Without altering anything, output the material below.
Begin
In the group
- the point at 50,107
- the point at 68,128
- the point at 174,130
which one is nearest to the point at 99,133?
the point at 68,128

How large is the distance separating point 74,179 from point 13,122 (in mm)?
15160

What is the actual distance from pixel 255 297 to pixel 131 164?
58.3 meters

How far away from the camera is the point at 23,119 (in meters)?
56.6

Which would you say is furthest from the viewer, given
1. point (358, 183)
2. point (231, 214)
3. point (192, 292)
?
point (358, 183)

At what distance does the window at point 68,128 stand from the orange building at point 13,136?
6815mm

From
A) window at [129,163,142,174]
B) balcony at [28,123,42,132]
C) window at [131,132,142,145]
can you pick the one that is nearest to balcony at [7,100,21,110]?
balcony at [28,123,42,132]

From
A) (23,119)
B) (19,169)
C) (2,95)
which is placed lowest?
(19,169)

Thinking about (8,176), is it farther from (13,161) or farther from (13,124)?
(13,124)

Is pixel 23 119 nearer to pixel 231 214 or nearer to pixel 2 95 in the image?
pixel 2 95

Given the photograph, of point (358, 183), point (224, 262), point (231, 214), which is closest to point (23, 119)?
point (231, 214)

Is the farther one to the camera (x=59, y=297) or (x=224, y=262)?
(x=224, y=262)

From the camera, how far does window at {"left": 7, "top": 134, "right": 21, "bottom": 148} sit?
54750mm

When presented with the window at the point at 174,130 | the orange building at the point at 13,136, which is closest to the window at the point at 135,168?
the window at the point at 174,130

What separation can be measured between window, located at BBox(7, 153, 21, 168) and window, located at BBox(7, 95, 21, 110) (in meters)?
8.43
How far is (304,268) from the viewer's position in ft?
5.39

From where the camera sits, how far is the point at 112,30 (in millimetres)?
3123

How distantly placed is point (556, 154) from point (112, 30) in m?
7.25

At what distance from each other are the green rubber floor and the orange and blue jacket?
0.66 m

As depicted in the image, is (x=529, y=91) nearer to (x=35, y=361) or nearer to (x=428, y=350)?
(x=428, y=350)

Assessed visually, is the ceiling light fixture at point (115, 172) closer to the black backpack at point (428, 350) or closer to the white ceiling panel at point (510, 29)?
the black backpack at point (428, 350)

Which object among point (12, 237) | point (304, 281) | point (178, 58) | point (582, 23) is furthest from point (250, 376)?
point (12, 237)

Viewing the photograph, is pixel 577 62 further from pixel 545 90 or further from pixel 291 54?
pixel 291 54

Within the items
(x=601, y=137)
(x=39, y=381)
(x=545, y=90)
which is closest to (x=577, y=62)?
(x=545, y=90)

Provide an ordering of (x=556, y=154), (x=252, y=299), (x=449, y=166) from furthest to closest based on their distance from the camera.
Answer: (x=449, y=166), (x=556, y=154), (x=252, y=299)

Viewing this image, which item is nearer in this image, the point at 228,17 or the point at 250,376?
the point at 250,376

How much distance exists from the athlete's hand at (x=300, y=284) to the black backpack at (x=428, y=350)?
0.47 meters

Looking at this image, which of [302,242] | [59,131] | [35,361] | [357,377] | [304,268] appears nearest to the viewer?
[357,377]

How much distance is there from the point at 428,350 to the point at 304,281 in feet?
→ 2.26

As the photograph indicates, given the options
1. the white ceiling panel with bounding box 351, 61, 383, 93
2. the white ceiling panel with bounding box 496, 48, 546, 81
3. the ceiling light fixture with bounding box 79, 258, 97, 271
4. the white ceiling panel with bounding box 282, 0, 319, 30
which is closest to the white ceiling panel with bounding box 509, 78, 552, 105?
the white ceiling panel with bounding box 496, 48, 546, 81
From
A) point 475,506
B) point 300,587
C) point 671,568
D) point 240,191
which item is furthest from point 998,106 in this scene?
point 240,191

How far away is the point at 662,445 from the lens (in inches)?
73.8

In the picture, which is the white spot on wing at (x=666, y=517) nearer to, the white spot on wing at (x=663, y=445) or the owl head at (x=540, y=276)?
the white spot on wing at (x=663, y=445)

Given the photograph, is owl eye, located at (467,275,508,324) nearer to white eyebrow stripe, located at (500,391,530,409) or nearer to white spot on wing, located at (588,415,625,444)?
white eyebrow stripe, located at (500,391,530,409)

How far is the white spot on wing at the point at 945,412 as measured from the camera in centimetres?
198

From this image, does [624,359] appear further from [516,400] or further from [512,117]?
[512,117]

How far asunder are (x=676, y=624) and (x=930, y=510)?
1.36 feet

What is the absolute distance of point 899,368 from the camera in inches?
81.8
End
__Correct result__
In the group
- the point at 50,107
- the point at 68,128
- the point at 174,130
which one is nearest to the point at 99,133?
the point at 68,128

How large is the distance separating point 74,179 from point 13,122 (in mm)?
15160

What is the actual distance from pixel 255 297 to pixel 131 164?
58.3 meters

How far away from the camera is the point at 23,119 (in meters)?
56.6

Which would you say is furthest from the viewer, given
1. point (358, 183)
2. point (231, 214)
3. point (192, 292)
?
point (358, 183)

At what distance does the window at point 68,128 stand from the orange building at point 13,136?
6815mm

From
A) window at [129,163,142,174]
B) balcony at [28,123,42,132]
C) window at [131,132,142,145]
can you pick the one that is nearest to balcony at [7,100,21,110]?
balcony at [28,123,42,132]

From
A) (23,119)
B) (19,169)
C) (2,95)
which is placed lowest?
(19,169)

Thinking about (8,176), is it farther from (13,161) or farther from (13,124)?
(13,124)

Is pixel 23 119 nearer to pixel 231 214 or nearer to pixel 2 95 in the image?
pixel 2 95

Given the photograph, of point (358, 183), point (224, 262), point (231, 214), which is closest to point (23, 119)?
point (231, 214)

Is the farther one to the camera (x=59, y=297) or (x=224, y=262)?
(x=224, y=262)

From the camera, how far does window at {"left": 7, "top": 134, "right": 21, "bottom": 148} sit?
54750mm

When presented with the window at the point at 174,130 | the orange building at the point at 13,136, which is closest to the window at the point at 135,168?
the window at the point at 174,130

What separation can be measured between window, located at BBox(7, 153, 21, 168) and window, located at BBox(7, 95, 21, 110) (in meters)?
8.43
How far is (304,268) from the viewer's position in ft?
5.39

From where the camera sits, how far is the point at 112,30 (in millimetres)?
3123

How distantly placed is point (556, 154) from point (112, 30) in m?
7.25

At what distance from each other are the green rubber floor and the orange and blue jacket?
0.66 m

As depicted in the image, is (x=529, y=91) nearer to (x=35, y=361) or nearer to (x=428, y=350)?
(x=428, y=350)

Assessed visually, is the ceiling light fixture at point (115, 172) closer to the black backpack at point (428, 350) or closer to the white ceiling panel at point (510, 29)?
the black backpack at point (428, 350)

Which object among point (12, 237) | point (304, 281) | point (178, 58) | point (582, 23) is furthest from point (250, 376)?
point (12, 237)

Viewing the photograph, is pixel 577 62 further from pixel 545 90 or further from pixel 291 54?
pixel 291 54

Within the items
(x=601, y=137)
(x=39, y=381)
(x=545, y=90)
which is closest to (x=577, y=62)?
(x=545, y=90)

Provide an ordering of (x=556, y=154), (x=252, y=299), (x=449, y=166) from furthest to closest based on their distance from the camera.
Answer: (x=449, y=166), (x=556, y=154), (x=252, y=299)

Viewing this image, which item is nearer in this image, the point at 228,17 or the point at 250,376?
the point at 250,376

How much distance exists from the athlete's hand at (x=300, y=284) to the black backpack at (x=428, y=350)?
0.47 meters

Looking at this image, which of [302,242] | [59,131] | [35,361] | [357,377] | [304,268] appears nearest to the viewer?
[357,377]

How much distance is there from the point at 428,350 to the point at 304,281 in feet?
→ 2.26

As the photograph indicates, given the options
1. the white ceiling panel with bounding box 351, 61, 383, 93
2. the white ceiling panel with bounding box 496, 48, 546, 81
3. the ceiling light fixture with bounding box 79, 258, 97, 271
4. the white ceiling panel with bounding box 282, 0, 319, 30
which is closest to the white ceiling panel with bounding box 509, 78, 552, 105?
the white ceiling panel with bounding box 496, 48, 546, 81
From
A) point 475,506
B) point 300,587
C) point 671,568
D) point 240,191
which item is furthest from point 998,106 in this scene?
point 240,191

How far away is the point at 662,445 from the lens (in inches)?
73.8

In the picture, which is the white spot on wing at (x=666, y=517) nearer to, the white spot on wing at (x=663, y=445) or the owl head at (x=540, y=276)?
the white spot on wing at (x=663, y=445)

Given the photograph, is owl eye, located at (467,275,508,324) nearer to white eyebrow stripe, located at (500,391,530,409) or nearer to white spot on wing, located at (588,415,625,444)?
white eyebrow stripe, located at (500,391,530,409)

How far is the white spot on wing at the point at 945,412 as measured from the camera in centimetres?
198

From this image, does [624,359] appear further from [516,400] or further from [512,117]?
[512,117]

How far asunder are (x=676, y=624) and (x=930, y=510)?
1.36 feet

What is the absolute distance of point 899,368 from the camera in inches?
81.8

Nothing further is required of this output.